▶ [Data shown]

────

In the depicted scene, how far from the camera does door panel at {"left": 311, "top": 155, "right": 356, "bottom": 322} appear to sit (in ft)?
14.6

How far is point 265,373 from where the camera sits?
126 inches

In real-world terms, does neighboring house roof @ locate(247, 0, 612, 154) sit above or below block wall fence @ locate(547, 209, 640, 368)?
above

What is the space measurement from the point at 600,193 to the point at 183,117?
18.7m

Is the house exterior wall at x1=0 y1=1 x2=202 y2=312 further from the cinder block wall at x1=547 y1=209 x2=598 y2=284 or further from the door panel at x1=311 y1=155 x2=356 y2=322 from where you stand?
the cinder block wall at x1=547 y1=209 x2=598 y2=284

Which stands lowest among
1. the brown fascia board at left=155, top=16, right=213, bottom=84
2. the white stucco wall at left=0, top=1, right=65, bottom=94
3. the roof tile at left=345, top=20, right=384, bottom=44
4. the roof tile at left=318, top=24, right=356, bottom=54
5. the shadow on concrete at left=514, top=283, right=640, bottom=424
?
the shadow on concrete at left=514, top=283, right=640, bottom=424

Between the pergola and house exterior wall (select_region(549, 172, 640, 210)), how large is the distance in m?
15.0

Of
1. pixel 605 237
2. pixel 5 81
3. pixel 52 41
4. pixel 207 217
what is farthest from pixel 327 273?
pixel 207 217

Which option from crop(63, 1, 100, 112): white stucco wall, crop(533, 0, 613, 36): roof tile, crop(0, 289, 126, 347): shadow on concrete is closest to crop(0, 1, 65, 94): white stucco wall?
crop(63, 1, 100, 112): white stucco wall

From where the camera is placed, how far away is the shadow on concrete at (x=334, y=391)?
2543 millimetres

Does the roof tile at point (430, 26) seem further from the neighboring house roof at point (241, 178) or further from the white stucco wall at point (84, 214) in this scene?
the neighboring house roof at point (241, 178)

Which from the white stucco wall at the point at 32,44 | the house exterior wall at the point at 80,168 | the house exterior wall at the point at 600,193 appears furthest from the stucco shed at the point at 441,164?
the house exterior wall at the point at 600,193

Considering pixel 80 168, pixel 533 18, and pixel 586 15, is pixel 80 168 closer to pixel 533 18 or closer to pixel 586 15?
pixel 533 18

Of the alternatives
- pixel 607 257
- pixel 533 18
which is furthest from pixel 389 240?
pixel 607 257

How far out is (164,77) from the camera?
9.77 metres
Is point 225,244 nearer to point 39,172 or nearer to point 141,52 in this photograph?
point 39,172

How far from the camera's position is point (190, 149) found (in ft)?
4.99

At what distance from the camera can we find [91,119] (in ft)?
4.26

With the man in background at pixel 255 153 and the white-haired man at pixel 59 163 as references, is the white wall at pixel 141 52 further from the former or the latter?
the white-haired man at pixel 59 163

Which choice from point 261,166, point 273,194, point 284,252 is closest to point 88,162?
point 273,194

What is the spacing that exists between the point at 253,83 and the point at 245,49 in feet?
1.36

────

▶ [Exercise objective] Copy out every entry above word for word, with each line unchanged.

▶ [The reply]
In the depicted scene, how far from the camera does door panel at {"left": 311, "top": 155, "right": 356, "bottom": 322} appear to sit (in ft)?
14.6

How far is point 265,373 from where the camera sits?
126 inches

In real-world terms, does neighboring house roof @ locate(247, 0, 612, 154) sit above or below block wall fence @ locate(547, 209, 640, 368)?
above

What is the space measurement from the point at 600,193 to the point at 183,117?
18.7m

Is the house exterior wall at x1=0 y1=1 x2=202 y2=312 further from the cinder block wall at x1=547 y1=209 x2=598 y2=284 or further from the door panel at x1=311 y1=155 x2=356 y2=322 from where you stand?
the cinder block wall at x1=547 y1=209 x2=598 y2=284

Which stands lowest among
1. the brown fascia board at left=155, top=16, right=213, bottom=84
2. the white stucco wall at left=0, top=1, right=65, bottom=94
3. the roof tile at left=345, top=20, right=384, bottom=44
4. the roof tile at left=318, top=24, right=356, bottom=54
5. the shadow on concrete at left=514, top=283, right=640, bottom=424
?
the shadow on concrete at left=514, top=283, right=640, bottom=424

Between the pergola and house exterior wall (select_region(549, 172, 640, 210)), how large is the distance in m?
15.0

Of
1. pixel 605 237
2. pixel 5 81
3. pixel 52 41
4. pixel 207 217
what is farthest from pixel 327 273?
pixel 207 217

Which option from crop(63, 1, 100, 112): white stucco wall, crop(533, 0, 613, 36): roof tile, crop(0, 289, 126, 347): shadow on concrete is closest to crop(0, 1, 65, 94): white stucco wall?
crop(63, 1, 100, 112): white stucco wall

From where the camera is placed, how far away is the shadow on concrete at (x=334, y=391)?
2543 millimetres

Does the roof tile at point (430, 26) seem further from the neighboring house roof at point (241, 178) or further from the white stucco wall at point (84, 214) in this scene?
the neighboring house roof at point (241, 178)

Which from the white stucco wall at the point at 32,44 | the house exterior wall at the point at 80,168 | the house exterior wall at the point at 600,193 appears furthest from the stucco shed at the point at 441,164?
the house exterior wall at the point at 600,193

Considering pixel 80 168, pixel 533 18, and pixel 586 15, is pixel 80 168 closer to pixel 533 18 or closer to pixel 586 15?
pixel 533 18

Of the alternatives
- pixel 607 257
- pixel 533 18
which is furthest from pixel 389 240?
pixel 607 257

How far out is (164,77) from the camera?
9.77 metres
Is point 225,244 nearer to point 39,172 or nearer to point 141,52 in this photograph?
point 39,172

How far from the camera's position is point (190, 149) found (in ft)?
4.99

At what distance from the camera can we find [91,119] (in ft)?
4.26

With the man in background at pixel 255 153 and the white-haired man at pixel 59 163 as references, is the white wall at pixel 141 52 further from the former or the latter?
the white-haired man at pixel 59 163

Which choice from point 261,166, point 273,194, point 284,252 is closest to point 88,162?
point 273,194

What is the spacing that exists between the point at 253,83 and the point at 245,49 in feet?
1.36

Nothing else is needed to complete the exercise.